G2 Crowd is releasing its third quarterly research report: Crowd Views. The first two focused on “Solving the Talent Crisis” and “Solving Common Enterprise Problems.” This edition is about small business and the technology they use to solve their problems. The goal of this edition of Crowd Views is to help other small businesses understand what their peers are using to solve business problems. This is the sixth blog in our 10-part series about these small-business insights.
For small businesses, marketing is a constant struggle. With the advent of the internet, marketing software has never been more accessible, however, the breadth of choices and time commitment can be overwhelming. While billboards and TV ads may seem like easy and comfortable (though expensive) solutions to fall back on, their influence is steadily being eclipsed by the tech space.

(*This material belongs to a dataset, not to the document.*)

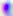
Summary:
  - Magnification: 400x
  - Modality: micrograph
  - Identification: Toxoplasma gondii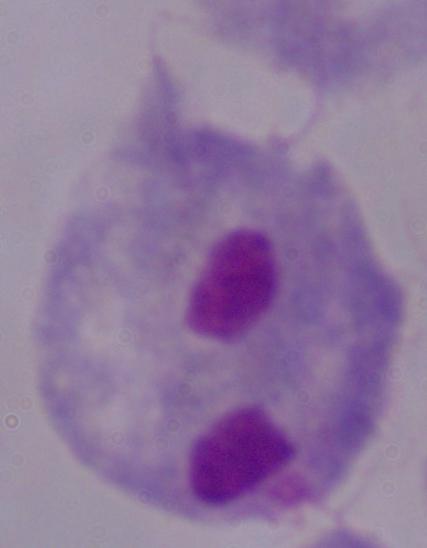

In our most recent Crowd Views survey, we found that small businesses looking to grow are primarily investing in marketing and advertising this year (Crowd Views fig. 13). This makes complete sense: acquiring more customers is almost guaranteed to mean more revenue. However, how that money is used can make or break your attempt at growth.
Something that should absolutely be considered as a part of an online marketing strategy is online reviews. Of course, this is something that we here at G2 Crowd are deeply familiar with. Reviews empower buyers to make informed decisions, which is great for consumers, but can seem less positive for businesses.
These days, people put a lot of trust in online reviews. Apparently, 84 percent of people trust online reviews as much as a personal recommendation, and 90 percent read fewer than 10 reviews before forming an opinion. More importantly, according to the source above, Google takes reviews into account for search rankings (along with distance and relevance), so the better your reviews the higher your search rankings will likely be.
Bad reviews can give invaluable insight into the places where your business needs to improve and, if handled correctly, can actually win people over.
Yelp, the online business review site, recently released a factsheet with a variety of statistics. As of June 30, 2017, the site has a total of 135 million reviews. 22 percent of those reviews are for shopping-related businesses, 18 percent are for restaurants, and 14 percent are for home and other local services. But, positively, 47 percent of those are five stars and only 15 percent are one star. So if you’re a small-business owner concerned that online reviews might hurt your business, your fears may be unfounded.
However, it’s worth noting that the system is not always as honest as it appears. In 2013, Yelp was taken to court by small businesses that alleged that Yelp was extorting them for advertising money in order to remove bad reviews (the court ruled Yelp was not extorting business owners). Yelp does have an algorithm that recommends reviews as “helpful” and hides reviews that are considered “unhelpful” or may be fake. That doesn’t stop businesses from buying fake 5-star reviews in an attempt to raise their rankings, even though this is not a good idea.
In fact, negative reviews can actually be a good thing. Bad reviews can give invaluable insight into the places where your business needs to improve and, if handled correctly, can actually win people over. By responding quickly, publicly and sympathetically, customers can see that you care about both the quality of service provided and the customers themselves.
Online reviews can help you grow your business in multiple ways, but it’s up to you to provide a quality product. The adage “the customer is always right” feels outdated, but there is still an element of truth to it. Customers will always have opinions and you may or may not agree with them, but they are always entitled to those opinions. The internet simply makes those opinions public.